Opdracht: Geef de regels van de gegevens woordelijk weer, vanaf de regel met "What is the distance" tot en met het einde van de gegevens. Laat de afbeeldingen daarbij weg.
====
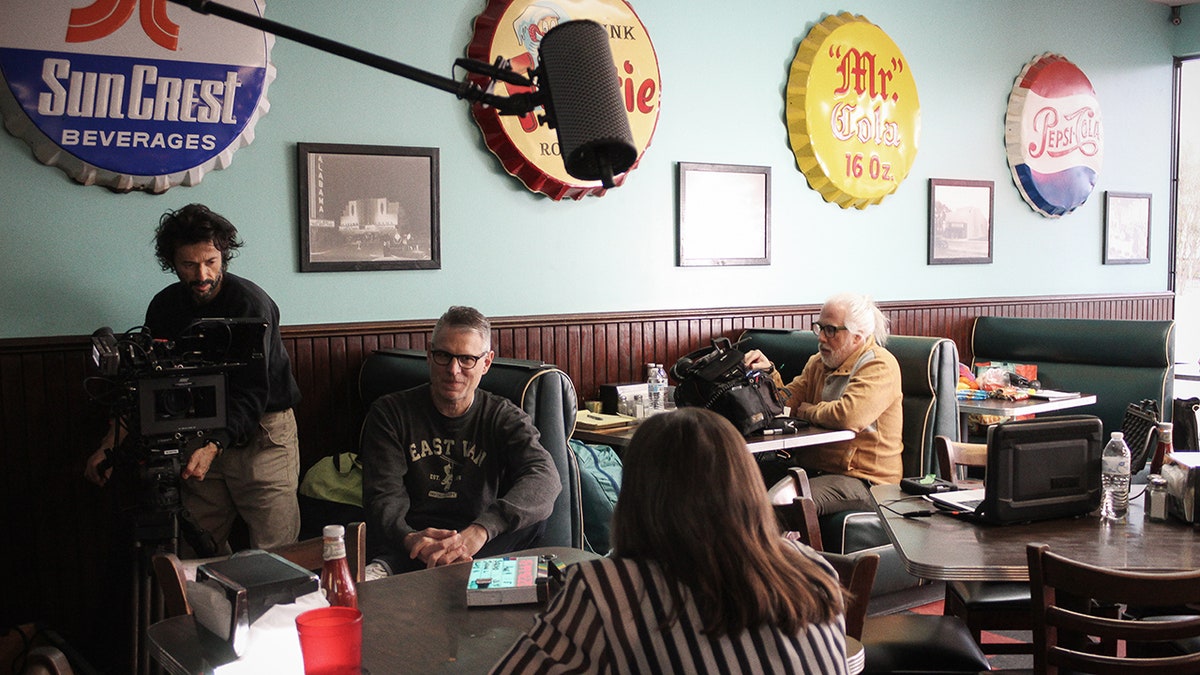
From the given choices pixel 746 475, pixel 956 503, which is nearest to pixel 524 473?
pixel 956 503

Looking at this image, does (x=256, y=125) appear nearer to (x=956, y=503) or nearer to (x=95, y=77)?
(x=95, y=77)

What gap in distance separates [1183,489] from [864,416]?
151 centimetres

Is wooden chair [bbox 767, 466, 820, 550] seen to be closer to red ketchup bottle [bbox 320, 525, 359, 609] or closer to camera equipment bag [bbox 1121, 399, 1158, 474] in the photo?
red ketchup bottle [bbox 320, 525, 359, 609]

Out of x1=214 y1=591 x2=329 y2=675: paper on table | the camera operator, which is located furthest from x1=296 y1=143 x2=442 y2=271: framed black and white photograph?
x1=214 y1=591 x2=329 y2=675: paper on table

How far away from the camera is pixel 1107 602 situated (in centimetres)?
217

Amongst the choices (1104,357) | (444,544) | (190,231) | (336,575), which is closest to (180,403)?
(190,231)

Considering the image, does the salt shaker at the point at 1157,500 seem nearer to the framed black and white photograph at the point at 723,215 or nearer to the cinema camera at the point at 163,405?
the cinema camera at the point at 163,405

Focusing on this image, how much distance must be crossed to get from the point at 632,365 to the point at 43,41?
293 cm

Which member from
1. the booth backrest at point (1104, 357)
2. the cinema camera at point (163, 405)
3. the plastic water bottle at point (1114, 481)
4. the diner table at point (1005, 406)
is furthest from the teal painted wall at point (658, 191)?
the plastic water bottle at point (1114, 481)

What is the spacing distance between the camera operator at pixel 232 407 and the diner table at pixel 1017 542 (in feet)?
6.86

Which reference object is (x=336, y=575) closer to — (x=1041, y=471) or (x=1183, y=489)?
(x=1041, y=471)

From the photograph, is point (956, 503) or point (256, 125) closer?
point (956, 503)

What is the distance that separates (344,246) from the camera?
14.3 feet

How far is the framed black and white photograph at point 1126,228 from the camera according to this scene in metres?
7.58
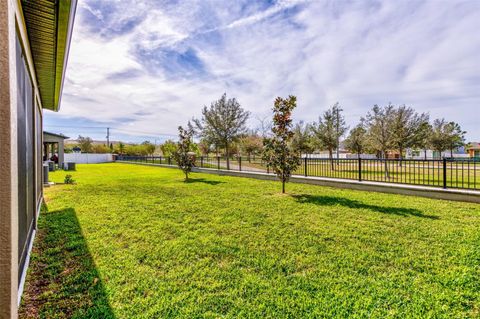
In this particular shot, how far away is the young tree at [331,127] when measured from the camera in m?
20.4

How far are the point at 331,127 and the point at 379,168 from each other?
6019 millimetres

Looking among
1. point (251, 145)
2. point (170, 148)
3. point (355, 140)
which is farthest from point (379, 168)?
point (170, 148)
====
Uitgewerkte opdracht:
What is the distance that separates (344,246) from the camera?
14.3 feet

How far is the framed black and white photograph at point 1126,228 from the camera according to this scene in metres?
7.58
In this particular shot, how far away is the young tree at [331,127] when measured from the camera in m?
20.4

How far are the point at 331,127 and the point at 379,168 from each other?
6019 millimetres

Looking among
1. point (251, 145)
2. point (170, 148)
3. point (355, 140)
which is farthest from point (379, 168)?
point (170, 148)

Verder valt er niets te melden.